### Extracted entries
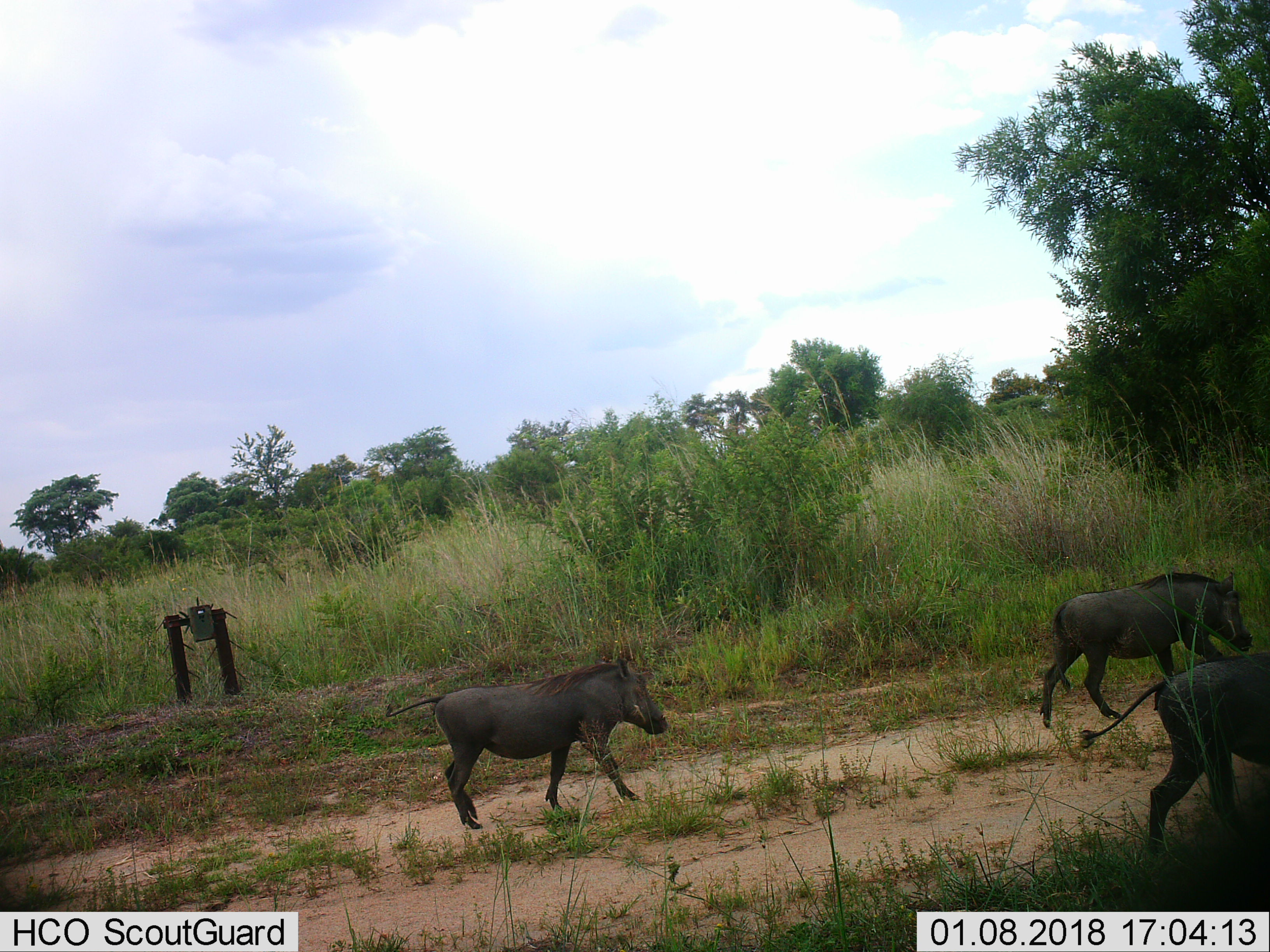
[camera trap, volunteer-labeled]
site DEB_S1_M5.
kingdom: Animalia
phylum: Chordata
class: Mammalia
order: Artiodactyla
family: Suidae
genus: Phacochoerus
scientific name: Phacochoerus africanus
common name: warthog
Warthog (Phacochoerus africanus), count 3. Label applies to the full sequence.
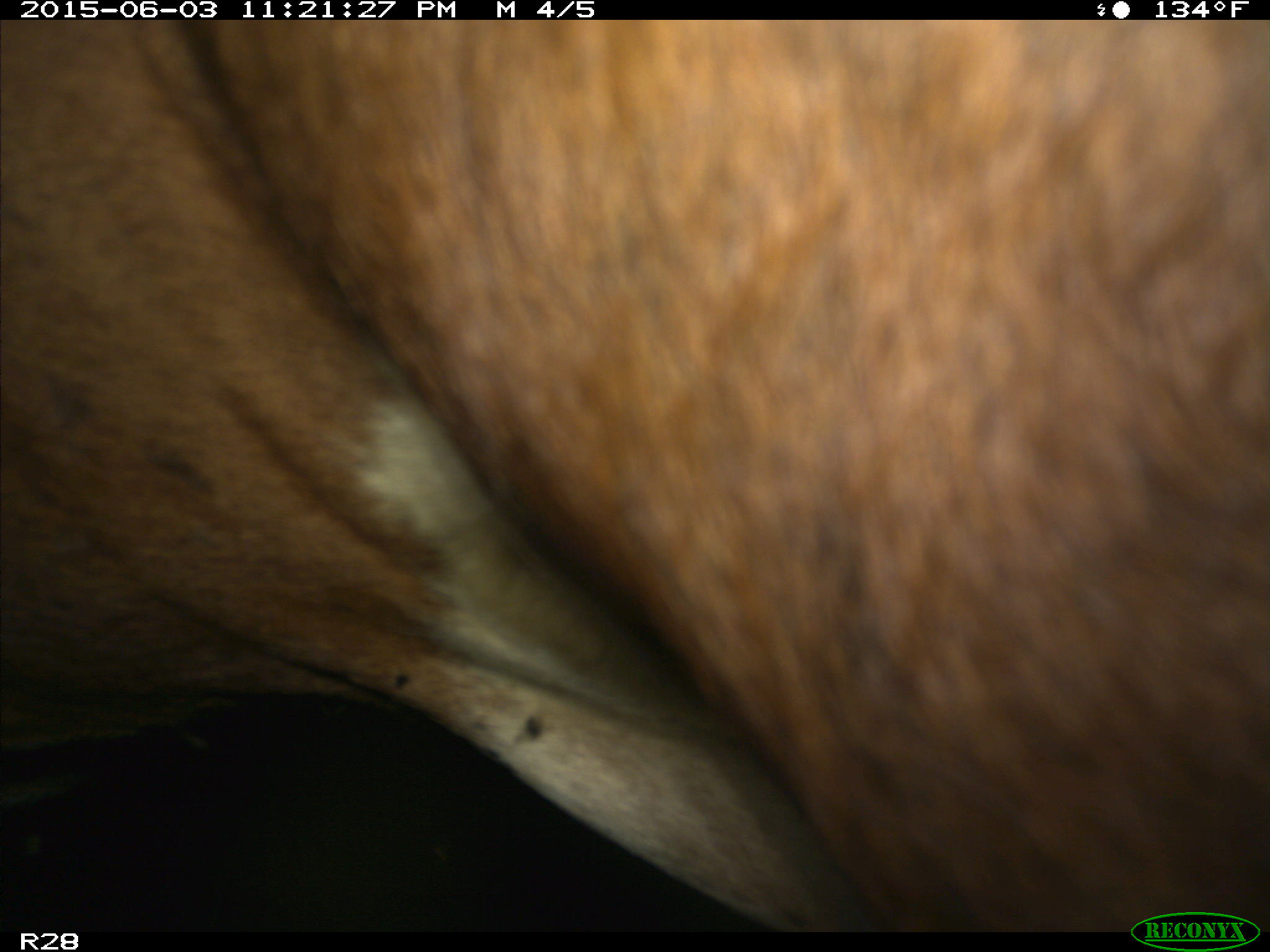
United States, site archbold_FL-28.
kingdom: Animalia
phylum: Chordata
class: Mammalia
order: Artiodactyla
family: Bovidae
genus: Bos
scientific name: Bos taurus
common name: domestic cow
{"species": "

### Work to complete
Please print exactly the lines of the entries above, beginning with the line that contains "United States, site archbold_FL-28." and ending with the last line.

### Answer section
United States, site archbold_FL-28.
kingdom: Animalia
phylum: Chordata
class: Mammalia
order: Artiodactyla
family: Bovidae
genus: Bos
scientific name: Bos taurus
common name: domestic cow
{"species": "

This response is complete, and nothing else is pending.